▶ EXTRACT:
******************************
Letter from Sacramento: A Simple Phone Call Will Sound for Generations

Kathryn Phillips, Sierra Club California

If one thing has come out of this COVID experience that everyone ought to be able to agree upon, it is that parks are important.

They have become a vital way for Californians to exercise and calm their spirits during this pandemic. Indeed, in the early days of the pandemic, visiting state parks became so popular that the state had to shut many down until officials figured out a way to better control crowds to support the need for physical distancing.

Ironically, the jump in need and use of the California Department of Parks and Recreation’s 280 parks has come during a period of stagnation in park expansion.

For more than a decade, the state has added no new parks — the longest period of time the state has gone without adding a park since the state parks system was founded in 1927, according to the San Jose Mercury News.
******************************
▶ INFORMATION:
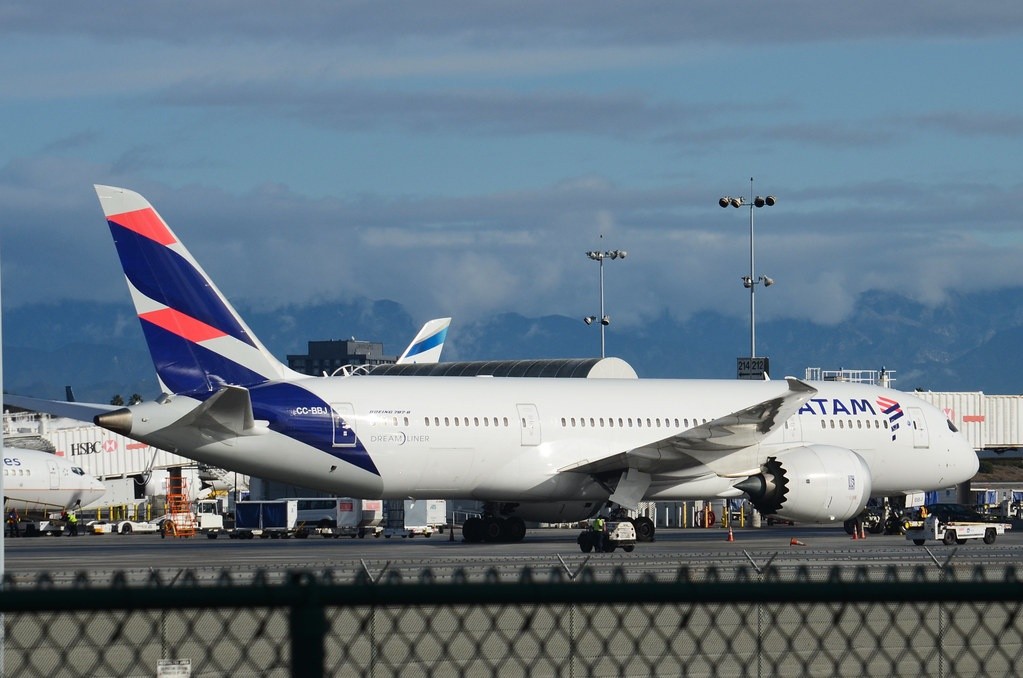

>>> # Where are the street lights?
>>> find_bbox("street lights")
[583,249,626,360]
[717,178,775,358]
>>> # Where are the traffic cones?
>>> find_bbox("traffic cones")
[726,526,736,542]
[790,537,806,546]
[852,524,866,540]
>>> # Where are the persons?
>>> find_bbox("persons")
[60,512,78,536]
[592,515,604,554]
[7,509,20,537]
[855,512,865,534]
[919,505,928,521]
[160,520,167,539]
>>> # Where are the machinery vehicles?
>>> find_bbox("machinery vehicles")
[576,519,638,552]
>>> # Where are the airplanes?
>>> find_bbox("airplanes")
[3,445,108,520]
[3,183,981,552]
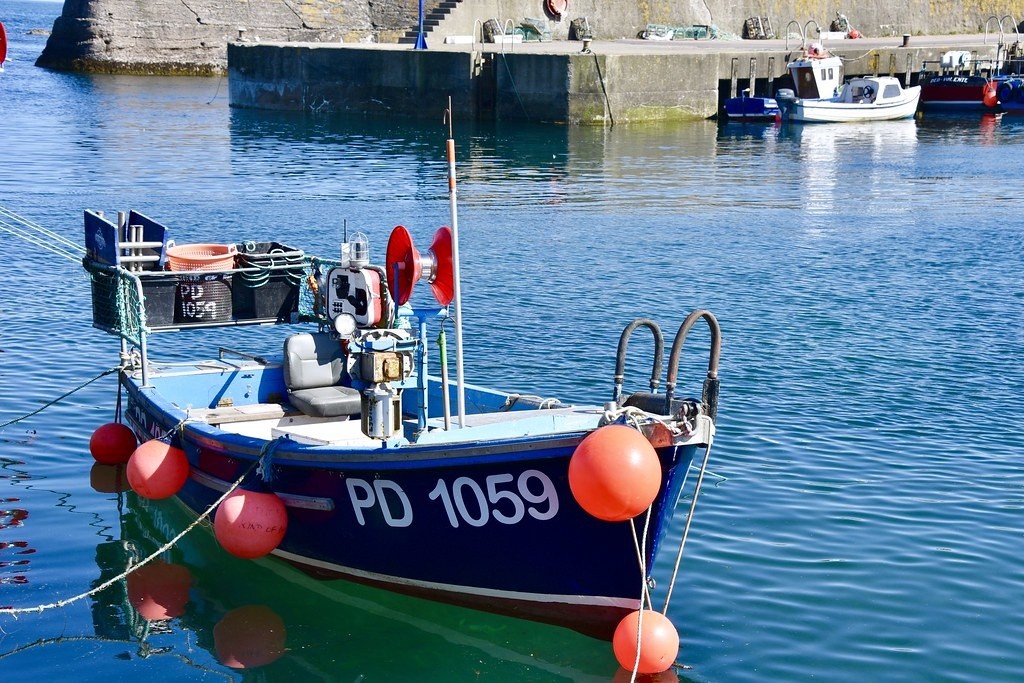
******************************
▶ REQUIREMENT 1: According to the parks letter, in what year was the state parks system founded?
▶ REQUIREMENT 2: Name every organization or publication mentioned in the parks letter.
Use only the parks letter as your source.

▶ WRITTEN ANSWER 1: 1927

▶ WRITTEN ANSWER 2: Sierra Club California, the California Department of Parks and Recreation, the San Jose Mercury News